◆ Consignes écrites
**1.** Dans l'article sur les Jeux Opla, substituez « KissKissBankBank » à « Ulule » et recopiez le passage qui s'ouvre sur « Publié Lundi 13 » et s'achève sur « jeu de société. ».
**2.** Rédigez la suite de l'article sur les Jeux Opla, en enchaînant directement après sa dernière phrase.

◆ Extrait à lire
○ ○ ○ ○ ○ ○ ○
Les Jeux Opla cherchent à sauver leur modèle éthique

Publié Lundi 13 octobre 2025

Jeux de société / Face à des difficultés financières, la maison d'édition de jeux lyonnaise lance un appel à ses soutiens sur Ulule. Un test grandeur nature pour un modèle artisanal et local, rare dans l'industrie du jeu de société.

Photo : © DR

Depuis une quinzaine d'années, les jeux estampillés Opla ont trouvé leur place dans les salons et sur les tables familiales. En quinze ans d'existence, la maison d'édition a développé 33 titres, du tout premier Pompom à des succès comme [Kosmopoli:t] ou La marche du crabe, jusqu'à son tout dernier sorti fin septembre 2025, Osmosis. Mais derrière ces univers à la fabrication exemplaire, la situation se tend. Florent Toscano, fondateur de cette structure indépendante basée à Lyon, a récemment lancé une campagne de financement participatif sur Ulule. Il espère réunir au moins 87 000 euros pour surmonter plusieurs mois de trésorerie critique et apurer ses dettes, tout en restant fidèle à ses principes : « On a toujours tout produit ici, avec des partenaires régionaux, rappelle-t-il. On n'a jamais voulu délocaliser, même quand tout le monde le faisait. Mais aujourd'hui, les coûts explosent, et ça devient très difficile de tenir avec les mêmes marges », décrit-il.

Un modèle artisanal à contre-courant

Depuis sa création en 2011, Opla revendique une production locale, une empreinte carbone limitée et une rémunération équitable des partenaires. Là où la plupart des éditeurs se tournent vers la production asiatique pour réduire les coûts, Florent Toscano a choisi la proximité. Chaque jeu est le fruit d'une chaîne régionale, du façonnage à l'assemblage, au service d'un modèle artisanal assumé depuis l'origine. « On s'est retrouvés avec des hausses de 30 à 40 % sur certaines matières premières. On a beau réduire les tirages, être rigoureux, à un moment, ça ne suffit plus », détaille-t-il.
○ ○ ○ ○ ○ ○ ○
◆ Entrées brutes
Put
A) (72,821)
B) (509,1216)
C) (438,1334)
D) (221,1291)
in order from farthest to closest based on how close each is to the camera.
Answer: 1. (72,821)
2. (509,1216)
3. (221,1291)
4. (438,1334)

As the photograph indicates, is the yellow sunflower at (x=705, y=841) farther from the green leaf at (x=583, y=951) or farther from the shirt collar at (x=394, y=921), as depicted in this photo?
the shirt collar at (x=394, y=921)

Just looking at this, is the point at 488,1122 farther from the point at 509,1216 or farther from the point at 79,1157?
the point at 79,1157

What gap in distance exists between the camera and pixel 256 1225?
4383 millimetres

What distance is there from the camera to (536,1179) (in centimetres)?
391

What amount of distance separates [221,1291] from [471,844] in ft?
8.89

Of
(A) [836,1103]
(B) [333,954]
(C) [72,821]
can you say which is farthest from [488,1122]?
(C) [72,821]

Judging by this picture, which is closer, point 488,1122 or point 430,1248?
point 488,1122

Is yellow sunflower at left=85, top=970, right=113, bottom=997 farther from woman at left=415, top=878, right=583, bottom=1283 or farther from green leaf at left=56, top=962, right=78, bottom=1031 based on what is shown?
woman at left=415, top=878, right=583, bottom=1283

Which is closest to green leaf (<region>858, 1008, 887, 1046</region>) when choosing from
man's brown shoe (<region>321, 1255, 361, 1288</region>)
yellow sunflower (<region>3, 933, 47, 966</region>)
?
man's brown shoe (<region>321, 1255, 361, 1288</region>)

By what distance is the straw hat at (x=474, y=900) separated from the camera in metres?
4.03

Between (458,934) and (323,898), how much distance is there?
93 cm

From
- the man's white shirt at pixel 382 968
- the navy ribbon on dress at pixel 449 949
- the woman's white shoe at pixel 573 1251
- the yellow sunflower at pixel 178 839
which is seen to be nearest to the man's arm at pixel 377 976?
○ ○ ○ ○ ○ ○ ○
◆ Réponses attendues
**1.**
Publié Lundi 13 octobre 2025

Jeux de société / Face à des difficultés financières, la maison d'édition de jeux lyonnaise lance un appel à ses soutiens sur KissKissBankBank. Un test grandeur nature pour un modèle artisanal et local, rare dans l'industrie du jeu de société.

**2.**
Même chose côté distribution. Opla limite volontairement cette dernière à un rayon d'environ 800 km autour de son atelier, refusant tout transport par avion ou par bateau. Cette contrainte assumée permet néanmoins une présence dans la majorité des pays d'Europe de l'Ouest. Au-delà, certains titres circulent sous licence, produits localement par des partenaires partageant les mêmes exigences écologiques. Et pour rester cohérent jusqu'au bout, l'éditeur refuse toute vente via Amazon et se tient à l'écart des opérations commerciales comme le Black friday.

Côté direction artistique et contenu de ses jeux, Opla y appose la même exigence. Chaque projet documenté s'élabore en lien avec des experts afin d'en garantir la justesse scientifique. Ces collaborations, menées avec Sea shepherd France, la LPO, France nature environnement, Arthropologia, le CNRS ou encore La Salamandre, donnent naissance à des livrets pédagogiques qui prolongent l'expérience ludique.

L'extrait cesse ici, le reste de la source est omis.